ORACLE 8 saw the introduction of LOBs - large objects. They support unstructured data such as files, media content, documents and anything else you want to stuff inside a LOB. Back in ORACLE 7, LOBs did not exist and their counterpart type was the LONG and LONG RAW data types. These types are still available but LOBs are gaining a greater and greater advantage over their elder cousins as time goes by.
For a start,
- LOBs can hold up to 4Gb of data from ORACLE 8i and beyond.
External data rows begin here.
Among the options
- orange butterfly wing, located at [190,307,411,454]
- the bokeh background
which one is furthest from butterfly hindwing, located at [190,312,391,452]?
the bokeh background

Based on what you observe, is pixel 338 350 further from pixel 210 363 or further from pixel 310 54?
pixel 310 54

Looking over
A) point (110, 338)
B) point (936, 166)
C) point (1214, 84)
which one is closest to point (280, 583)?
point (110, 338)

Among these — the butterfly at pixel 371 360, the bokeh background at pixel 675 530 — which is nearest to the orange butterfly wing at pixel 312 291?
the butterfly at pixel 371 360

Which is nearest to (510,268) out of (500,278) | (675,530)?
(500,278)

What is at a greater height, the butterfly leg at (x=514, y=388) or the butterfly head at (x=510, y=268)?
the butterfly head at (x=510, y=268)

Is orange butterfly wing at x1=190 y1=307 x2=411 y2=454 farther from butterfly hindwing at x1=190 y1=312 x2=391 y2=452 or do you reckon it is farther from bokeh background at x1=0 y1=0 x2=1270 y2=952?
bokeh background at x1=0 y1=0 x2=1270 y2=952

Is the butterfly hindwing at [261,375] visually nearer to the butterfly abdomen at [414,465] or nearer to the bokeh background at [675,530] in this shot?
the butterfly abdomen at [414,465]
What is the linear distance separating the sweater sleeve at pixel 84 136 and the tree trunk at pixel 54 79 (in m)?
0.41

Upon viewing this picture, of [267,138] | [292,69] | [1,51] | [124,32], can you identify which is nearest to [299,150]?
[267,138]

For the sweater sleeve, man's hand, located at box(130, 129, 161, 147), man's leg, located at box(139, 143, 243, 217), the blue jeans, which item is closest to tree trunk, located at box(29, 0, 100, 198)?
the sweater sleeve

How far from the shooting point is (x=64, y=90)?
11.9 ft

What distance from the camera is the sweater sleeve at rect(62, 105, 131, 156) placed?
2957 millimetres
It is claimed that Oracle 10g CLOBs are capable of holding up to 128Tb, depending on the database block size and chunk setting;
- LONGs can only manage up to 2Gb of data;
- A table can host multiple LOB columns;
- A table can host only a single LONG column at most from ORACLE 7.3 and later;
- LOBs support random access to data;
- LONGs support only sequential access to data;
- It is possible to build function-based indexes on LOB columns
There are currently four types of LOB datatype:
- BLOB - binary large object
- CLOB - character large object
- NCLOB - national character lob
- BFILE - large objects stored as operating system files
Accessing LOBs
From ORACLE 9i and beyond, LOBs are accessible in much the same way as VARCHAR2 columns if their size is relatively small (<100Kb). Beyond that, they are manipulated via the DBMS_LOB package.
There are gotchas, though. One is that LOBs cannot appear in a SELECT list that contains the DISTINCT operator as they cannot be directly compared to each other.